#### Task description:
Starting at the line that contains "New Zealand, site EFH_HCAMD02, 2020-02-27", copy every line through the end of the listing below exactly, and copy nothing else.

▬▬▬▬▬▬▬▬▬▬

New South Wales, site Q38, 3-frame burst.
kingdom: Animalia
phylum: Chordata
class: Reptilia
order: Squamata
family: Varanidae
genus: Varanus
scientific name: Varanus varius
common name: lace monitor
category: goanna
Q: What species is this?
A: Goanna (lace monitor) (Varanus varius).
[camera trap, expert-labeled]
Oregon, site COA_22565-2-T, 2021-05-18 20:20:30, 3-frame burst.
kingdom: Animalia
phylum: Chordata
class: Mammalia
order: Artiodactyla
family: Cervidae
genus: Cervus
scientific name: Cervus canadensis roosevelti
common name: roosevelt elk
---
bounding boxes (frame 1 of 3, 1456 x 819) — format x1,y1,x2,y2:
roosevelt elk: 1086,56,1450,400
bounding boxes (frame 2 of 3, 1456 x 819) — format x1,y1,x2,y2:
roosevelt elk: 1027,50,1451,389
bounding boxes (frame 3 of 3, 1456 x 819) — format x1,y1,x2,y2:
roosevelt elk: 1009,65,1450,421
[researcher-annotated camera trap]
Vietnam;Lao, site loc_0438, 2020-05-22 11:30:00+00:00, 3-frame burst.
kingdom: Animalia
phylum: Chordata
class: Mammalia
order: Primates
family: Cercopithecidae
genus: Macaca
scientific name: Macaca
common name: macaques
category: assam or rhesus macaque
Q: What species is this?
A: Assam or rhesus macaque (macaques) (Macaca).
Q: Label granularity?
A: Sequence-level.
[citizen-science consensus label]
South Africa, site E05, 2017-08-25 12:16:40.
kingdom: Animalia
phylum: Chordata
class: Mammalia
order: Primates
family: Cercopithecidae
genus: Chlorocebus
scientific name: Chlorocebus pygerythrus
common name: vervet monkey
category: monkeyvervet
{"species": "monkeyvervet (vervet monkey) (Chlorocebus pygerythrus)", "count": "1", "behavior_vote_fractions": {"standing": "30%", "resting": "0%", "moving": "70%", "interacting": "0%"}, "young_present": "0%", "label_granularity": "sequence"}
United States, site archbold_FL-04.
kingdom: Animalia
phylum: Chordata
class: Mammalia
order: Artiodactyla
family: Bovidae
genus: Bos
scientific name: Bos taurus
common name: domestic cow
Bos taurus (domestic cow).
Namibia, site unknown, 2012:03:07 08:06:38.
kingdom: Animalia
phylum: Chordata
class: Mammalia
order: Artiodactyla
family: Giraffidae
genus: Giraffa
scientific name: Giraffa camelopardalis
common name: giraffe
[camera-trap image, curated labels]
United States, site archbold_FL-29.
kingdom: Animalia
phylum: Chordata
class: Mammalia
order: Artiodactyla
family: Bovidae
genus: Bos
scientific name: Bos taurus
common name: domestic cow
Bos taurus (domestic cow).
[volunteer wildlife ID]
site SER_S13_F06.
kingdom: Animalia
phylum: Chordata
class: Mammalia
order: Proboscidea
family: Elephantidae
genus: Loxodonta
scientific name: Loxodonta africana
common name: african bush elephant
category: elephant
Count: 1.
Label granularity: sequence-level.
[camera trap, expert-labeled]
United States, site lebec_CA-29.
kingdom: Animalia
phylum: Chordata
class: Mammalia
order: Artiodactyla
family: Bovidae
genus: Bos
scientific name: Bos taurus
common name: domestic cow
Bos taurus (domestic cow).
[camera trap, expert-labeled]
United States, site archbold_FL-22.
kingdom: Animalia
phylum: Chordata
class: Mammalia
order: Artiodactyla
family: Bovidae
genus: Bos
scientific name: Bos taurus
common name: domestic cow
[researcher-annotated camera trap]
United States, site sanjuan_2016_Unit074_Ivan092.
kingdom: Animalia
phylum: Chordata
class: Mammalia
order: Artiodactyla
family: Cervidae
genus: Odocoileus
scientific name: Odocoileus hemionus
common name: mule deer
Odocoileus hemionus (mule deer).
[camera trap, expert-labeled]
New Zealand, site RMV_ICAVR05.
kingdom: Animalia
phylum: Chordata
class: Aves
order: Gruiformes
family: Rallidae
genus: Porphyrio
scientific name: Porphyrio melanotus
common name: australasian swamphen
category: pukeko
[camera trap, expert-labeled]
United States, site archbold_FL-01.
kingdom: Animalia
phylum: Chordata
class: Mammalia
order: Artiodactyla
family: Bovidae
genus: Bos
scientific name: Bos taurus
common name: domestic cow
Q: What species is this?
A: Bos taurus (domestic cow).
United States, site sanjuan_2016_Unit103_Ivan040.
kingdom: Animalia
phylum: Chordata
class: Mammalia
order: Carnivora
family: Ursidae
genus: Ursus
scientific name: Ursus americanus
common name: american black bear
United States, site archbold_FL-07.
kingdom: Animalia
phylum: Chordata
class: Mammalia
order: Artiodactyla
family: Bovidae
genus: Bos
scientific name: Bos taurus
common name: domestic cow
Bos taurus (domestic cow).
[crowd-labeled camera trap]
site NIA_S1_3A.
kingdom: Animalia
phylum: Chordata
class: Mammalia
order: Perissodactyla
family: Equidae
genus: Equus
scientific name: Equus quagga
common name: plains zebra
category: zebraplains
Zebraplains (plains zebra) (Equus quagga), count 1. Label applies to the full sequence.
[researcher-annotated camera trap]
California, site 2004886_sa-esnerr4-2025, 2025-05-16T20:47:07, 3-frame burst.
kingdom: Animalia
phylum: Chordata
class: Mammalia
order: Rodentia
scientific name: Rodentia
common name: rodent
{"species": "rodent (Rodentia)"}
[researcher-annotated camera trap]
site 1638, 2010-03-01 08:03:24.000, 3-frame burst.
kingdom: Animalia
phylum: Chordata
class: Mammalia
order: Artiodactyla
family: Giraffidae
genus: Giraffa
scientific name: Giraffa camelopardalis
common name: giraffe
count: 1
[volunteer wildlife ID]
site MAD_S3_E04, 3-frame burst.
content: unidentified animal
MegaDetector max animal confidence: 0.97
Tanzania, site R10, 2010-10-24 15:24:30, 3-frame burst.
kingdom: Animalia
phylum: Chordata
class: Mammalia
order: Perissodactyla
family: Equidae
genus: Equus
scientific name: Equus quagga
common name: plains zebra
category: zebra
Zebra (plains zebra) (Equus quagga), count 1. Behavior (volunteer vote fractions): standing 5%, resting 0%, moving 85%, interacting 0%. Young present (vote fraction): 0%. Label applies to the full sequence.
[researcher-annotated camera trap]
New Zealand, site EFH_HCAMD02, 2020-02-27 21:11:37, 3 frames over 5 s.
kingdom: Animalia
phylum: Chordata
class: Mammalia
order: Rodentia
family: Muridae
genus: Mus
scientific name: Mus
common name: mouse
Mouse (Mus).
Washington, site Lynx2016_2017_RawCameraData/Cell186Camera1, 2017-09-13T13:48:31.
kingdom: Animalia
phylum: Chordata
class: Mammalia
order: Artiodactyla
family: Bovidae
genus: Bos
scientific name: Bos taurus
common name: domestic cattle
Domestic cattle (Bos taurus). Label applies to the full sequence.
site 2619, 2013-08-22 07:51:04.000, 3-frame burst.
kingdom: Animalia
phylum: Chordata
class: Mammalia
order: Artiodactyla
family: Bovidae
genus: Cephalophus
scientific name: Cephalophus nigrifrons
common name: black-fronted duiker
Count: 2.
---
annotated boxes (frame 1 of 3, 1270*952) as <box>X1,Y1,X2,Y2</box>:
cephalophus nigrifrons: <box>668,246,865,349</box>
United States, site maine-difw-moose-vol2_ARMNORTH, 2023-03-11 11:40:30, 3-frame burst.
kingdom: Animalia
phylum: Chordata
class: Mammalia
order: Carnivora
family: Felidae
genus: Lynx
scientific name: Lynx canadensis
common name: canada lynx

▬▬▬▬▬▬▬▬▬▬

#### Response to this exercise:
New Zealand, site EFH_HCAMD02, 2020-02-27 21:11:37, 3 frames over 5 s.
kingdom: Animalia
phylum: Chordata
class: Mammalia
order: Rodentia
family: Muridae
genus: Mus
scientific name: Mus
common name: mouse
Mouse (Mus).
Washington, site Lynx2016_2017_RawCameraData/Cell186Camera1, 2017-09-13T13:48:31.
kingdom: Animalia
phylum: Chordata
class: Mammalia
order: Artiodactyla
family: Bovidae
genus: Bos
scientific name: Bos taurus
common name: domestic cattle
Domestic cattle (Bos taurus). Label applies to the full sequence.
site 2619, 2013-08-22 07:51:04.000, 3-frame burst.
kingdom: Animalia
phylum: Chordata
class: Mammalia
order: Artiodactyla
family: Bovidae
genus: Cephalophus
scientific name: Cephalophus nigrifrons
common name: black-fronted duiker
Count: 2.
---
annotated boxes (frame 1 of 3, 1270*952) as <box>X1,Y1,X2,Y2</box>:
cephalophus nigrifrons: <box>668,246,865,349</box>
United States, site maine-difw-moose-vol2_ARMNORTH, 2023-03-11 11:40:30, 3-frame burst.
kingdom: Animalia
phylum: Chordata
class: Mammalia
order: Carnivora
family: Felidae
genus: Lynx
scientific name: Lynx canadensis
common name: canada lynx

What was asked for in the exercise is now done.